OUR BODIES, THEIR LIES, AND THE TRUTHS WE USE TO WIN

A call to action for both inexperienced and seasoned pro-choice activists.

The history of abortion in post-Roe America.

Valenti, a prominent feminist author and creator of the newsletter Abortion, Every Day, begins her trenchant analysis of one of America’s most controversial political topics by voicing her visceral anger and resentment for having to write a book to defend women’s right to choose: “Women should not have to convince the world that we are full people worthy of rights, protections, and the ability to control our own bodies." Drawing from research and analysis published in the newsletter, she also tracks abortion news and tells individuals’ stories to shine further light on the subject.
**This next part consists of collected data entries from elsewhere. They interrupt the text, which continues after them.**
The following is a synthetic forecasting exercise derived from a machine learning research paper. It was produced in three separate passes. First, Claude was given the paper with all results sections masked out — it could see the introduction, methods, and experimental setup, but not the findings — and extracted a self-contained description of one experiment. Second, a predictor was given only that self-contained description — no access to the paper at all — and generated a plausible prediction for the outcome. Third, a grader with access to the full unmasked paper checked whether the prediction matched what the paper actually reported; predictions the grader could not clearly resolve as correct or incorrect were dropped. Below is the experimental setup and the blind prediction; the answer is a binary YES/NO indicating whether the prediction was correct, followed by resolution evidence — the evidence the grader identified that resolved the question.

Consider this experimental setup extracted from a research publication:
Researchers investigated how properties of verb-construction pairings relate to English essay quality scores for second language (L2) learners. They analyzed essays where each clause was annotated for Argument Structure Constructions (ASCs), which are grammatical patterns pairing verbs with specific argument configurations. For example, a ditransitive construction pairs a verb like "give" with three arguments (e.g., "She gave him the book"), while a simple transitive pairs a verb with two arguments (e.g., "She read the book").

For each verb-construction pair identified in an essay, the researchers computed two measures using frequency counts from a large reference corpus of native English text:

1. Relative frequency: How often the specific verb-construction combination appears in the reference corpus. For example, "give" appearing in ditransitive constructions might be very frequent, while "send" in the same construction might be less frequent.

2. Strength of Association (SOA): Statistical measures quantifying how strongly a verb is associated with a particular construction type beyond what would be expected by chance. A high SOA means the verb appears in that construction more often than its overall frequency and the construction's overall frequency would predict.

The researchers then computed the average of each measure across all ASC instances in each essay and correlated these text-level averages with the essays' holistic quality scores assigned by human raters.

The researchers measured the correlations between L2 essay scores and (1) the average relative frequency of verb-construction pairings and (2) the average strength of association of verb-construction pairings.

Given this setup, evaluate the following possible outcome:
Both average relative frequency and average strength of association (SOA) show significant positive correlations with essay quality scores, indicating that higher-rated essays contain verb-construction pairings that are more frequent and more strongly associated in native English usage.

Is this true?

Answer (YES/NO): NO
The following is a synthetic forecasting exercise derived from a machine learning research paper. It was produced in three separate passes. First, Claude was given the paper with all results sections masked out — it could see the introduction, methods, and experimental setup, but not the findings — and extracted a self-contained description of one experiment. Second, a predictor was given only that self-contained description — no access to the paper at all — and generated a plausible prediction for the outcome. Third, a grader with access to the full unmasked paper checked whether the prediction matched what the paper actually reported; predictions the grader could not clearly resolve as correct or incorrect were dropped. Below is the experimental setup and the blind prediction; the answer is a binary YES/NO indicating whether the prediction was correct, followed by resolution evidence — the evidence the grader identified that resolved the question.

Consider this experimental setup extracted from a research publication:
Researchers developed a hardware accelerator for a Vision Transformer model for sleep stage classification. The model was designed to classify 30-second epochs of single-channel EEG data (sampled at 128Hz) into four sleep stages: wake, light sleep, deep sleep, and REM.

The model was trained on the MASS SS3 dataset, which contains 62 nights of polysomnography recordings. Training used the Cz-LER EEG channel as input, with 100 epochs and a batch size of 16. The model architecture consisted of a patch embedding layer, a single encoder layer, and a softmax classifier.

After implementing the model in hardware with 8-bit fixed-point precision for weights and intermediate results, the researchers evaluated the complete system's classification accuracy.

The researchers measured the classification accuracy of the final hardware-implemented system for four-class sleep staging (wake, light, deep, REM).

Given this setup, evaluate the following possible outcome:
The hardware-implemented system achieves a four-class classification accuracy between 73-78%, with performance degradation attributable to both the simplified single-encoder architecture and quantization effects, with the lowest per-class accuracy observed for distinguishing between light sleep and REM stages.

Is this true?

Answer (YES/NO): NO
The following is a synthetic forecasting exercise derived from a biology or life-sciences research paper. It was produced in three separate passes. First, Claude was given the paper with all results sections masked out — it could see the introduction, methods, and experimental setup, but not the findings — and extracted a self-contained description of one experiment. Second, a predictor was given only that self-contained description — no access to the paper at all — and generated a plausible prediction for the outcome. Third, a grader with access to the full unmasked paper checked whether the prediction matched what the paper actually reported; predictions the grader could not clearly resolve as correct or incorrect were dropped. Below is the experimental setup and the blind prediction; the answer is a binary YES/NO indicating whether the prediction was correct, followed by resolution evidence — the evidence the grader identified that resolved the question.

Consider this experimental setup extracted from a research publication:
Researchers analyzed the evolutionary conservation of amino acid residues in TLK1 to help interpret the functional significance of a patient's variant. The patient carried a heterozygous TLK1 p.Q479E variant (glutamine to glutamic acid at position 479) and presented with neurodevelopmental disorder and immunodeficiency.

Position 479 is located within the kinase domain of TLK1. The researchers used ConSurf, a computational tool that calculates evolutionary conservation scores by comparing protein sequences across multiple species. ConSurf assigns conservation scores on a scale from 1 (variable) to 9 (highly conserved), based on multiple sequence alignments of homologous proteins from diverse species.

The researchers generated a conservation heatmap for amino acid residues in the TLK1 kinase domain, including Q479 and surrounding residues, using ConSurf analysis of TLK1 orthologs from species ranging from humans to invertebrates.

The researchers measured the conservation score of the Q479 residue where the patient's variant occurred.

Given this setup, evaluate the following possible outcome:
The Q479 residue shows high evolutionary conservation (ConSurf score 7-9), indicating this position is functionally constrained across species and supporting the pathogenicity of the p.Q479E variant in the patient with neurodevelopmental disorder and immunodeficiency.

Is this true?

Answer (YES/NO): YES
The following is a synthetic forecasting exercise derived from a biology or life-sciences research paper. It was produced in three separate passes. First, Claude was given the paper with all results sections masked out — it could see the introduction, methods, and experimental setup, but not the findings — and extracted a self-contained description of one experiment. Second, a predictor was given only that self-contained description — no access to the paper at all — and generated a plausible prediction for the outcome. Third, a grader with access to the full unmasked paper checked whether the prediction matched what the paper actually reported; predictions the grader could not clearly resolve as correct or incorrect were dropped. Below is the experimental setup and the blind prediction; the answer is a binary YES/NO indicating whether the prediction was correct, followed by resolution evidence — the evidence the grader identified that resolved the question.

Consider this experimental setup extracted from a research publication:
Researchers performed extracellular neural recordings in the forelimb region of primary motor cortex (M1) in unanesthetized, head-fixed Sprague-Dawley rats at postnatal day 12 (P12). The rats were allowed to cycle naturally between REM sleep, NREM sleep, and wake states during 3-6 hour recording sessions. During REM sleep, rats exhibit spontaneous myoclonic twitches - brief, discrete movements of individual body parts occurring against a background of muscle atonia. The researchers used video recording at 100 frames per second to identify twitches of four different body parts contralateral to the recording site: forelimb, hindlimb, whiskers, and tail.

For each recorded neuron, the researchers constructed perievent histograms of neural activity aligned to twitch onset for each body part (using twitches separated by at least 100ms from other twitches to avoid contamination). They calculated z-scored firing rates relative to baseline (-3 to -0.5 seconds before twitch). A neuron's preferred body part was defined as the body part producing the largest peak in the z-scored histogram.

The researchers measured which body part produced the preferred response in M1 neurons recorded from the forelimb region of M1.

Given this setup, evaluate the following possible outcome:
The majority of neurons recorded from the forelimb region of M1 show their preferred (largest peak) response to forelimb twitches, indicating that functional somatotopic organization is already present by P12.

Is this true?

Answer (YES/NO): YES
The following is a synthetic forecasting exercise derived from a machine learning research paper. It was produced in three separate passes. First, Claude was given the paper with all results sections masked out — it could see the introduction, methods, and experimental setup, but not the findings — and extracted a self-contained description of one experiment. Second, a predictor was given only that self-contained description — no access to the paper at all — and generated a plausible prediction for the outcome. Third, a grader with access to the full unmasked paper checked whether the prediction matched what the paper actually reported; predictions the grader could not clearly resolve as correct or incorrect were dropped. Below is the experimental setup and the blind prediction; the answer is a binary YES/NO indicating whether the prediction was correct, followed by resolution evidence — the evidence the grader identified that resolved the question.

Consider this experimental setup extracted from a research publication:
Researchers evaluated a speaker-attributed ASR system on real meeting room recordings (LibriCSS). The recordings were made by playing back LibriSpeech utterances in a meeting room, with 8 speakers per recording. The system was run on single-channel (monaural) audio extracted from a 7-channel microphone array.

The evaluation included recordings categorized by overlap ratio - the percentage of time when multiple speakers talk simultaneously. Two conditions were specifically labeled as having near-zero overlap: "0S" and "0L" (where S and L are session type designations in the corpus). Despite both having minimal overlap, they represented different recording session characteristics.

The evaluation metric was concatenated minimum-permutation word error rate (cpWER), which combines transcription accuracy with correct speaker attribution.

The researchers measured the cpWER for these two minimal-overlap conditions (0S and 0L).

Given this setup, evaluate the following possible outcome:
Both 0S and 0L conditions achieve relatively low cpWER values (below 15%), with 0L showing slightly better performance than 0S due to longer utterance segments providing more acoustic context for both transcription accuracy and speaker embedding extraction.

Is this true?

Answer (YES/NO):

For example, Marilyn Lands won a seat in the Alabama House after running a pro-choice ad of a woman having to travel 10 hours out of state to obtain a safe abortion. Lands noted that when she had been in a similar situation years earlier, she was able to get the assistance she needed close to home. Emphasizing the point that many women and girls no longer have access to safe abortions, Lands' story is just one of many Valenti uses to illustrate how far America’s political landscape has devolved since the Dobbs decision, putting women in distress throughout the nation. Additionally, she cuts through widely spread misinformation about birth control, such as that in videos claiming that the Pill changes women's “natural” body rhythms. Ending with a section of resources and tips for how to talk about abortion with different groups of people, she sets up women to successfully and succinctly argue for their rights and freedoms.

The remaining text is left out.